LONDON: An American computer scientist on Wednesday lost his bid to register a patent on his invention. Artificial intelligence The system is in a landmark case in the UK about whether AI can own patent rights. Stephen Thaler wanted to obtain two patents in the UK for inventions that he said his “creative machine” had devised. Dobs.
His attempt to register a patent was rejected by the UK’s Intellectual Property Office on the grounds that the inventor must be a human or a company rather than a machine.
He appealed to the UK Supreme Court, which unanimously dismissed his appeal as “an inventor must be a natural person” under UK patent law.
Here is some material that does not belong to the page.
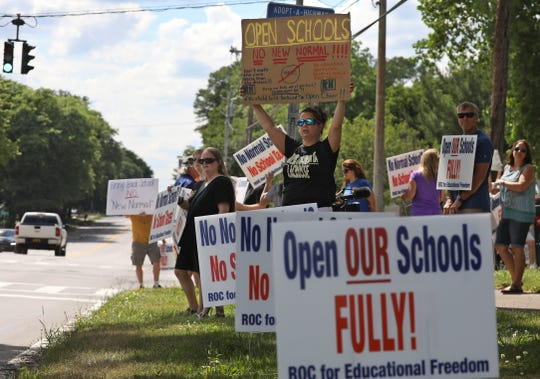 Wendy Wilson joins with dozens of others in holding up signs for passing motorists to see at the ROC for Educational Freedom rally held outside the Penfield Central School District administration building on Atlantic Avenue Thursday, June 25, 2020. People at the rally were calling for officials to fully open public schools in September.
“This appeal bears no relation to the broader question of whether technological advances generated by autonomous and AI-powered machines should be patentable,” the judge said. “Nor is it relevant to the question of whether the meaning of the term ‘inventor’ should be expanded . . . to include AI-powered machines that create new and obscure products and processes that are thought to that offer advantages over products and processes that are already known.”
Thaler lost a similar bid in the US, where the SC refused to hear a challenge to the Patent and Trademark Office’s refusal to issue patents for AI-generated inventions.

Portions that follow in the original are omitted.